__THE TASK__: Return all lines from the listing below in which the string "shop" occurs.
*** Begin section ***
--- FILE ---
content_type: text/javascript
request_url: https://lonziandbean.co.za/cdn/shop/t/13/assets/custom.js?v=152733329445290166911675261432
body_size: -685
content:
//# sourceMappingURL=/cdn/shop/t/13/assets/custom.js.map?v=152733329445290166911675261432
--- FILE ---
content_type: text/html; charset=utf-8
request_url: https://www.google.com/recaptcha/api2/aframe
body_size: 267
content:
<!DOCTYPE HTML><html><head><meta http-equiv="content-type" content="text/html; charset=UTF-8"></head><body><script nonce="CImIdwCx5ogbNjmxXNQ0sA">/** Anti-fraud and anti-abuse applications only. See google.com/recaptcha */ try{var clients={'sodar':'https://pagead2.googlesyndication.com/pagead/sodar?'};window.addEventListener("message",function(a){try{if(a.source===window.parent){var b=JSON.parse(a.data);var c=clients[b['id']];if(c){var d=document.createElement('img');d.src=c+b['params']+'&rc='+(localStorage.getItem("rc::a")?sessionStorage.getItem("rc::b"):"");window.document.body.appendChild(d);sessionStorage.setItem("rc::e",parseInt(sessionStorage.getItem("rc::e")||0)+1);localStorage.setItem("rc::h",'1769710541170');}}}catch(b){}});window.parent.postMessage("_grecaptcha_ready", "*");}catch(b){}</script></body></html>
*** End section ***
__EXERCISE OUTPUT__:
request_url: https://lonziandbean.co.za/cdn/shop/t/13/assets/custom.js?v=152733329445290166911675261432
//# sourceMappingURL=/cdn/shop/t/13/assets/custom.js.map?v=152733329445290166911675261432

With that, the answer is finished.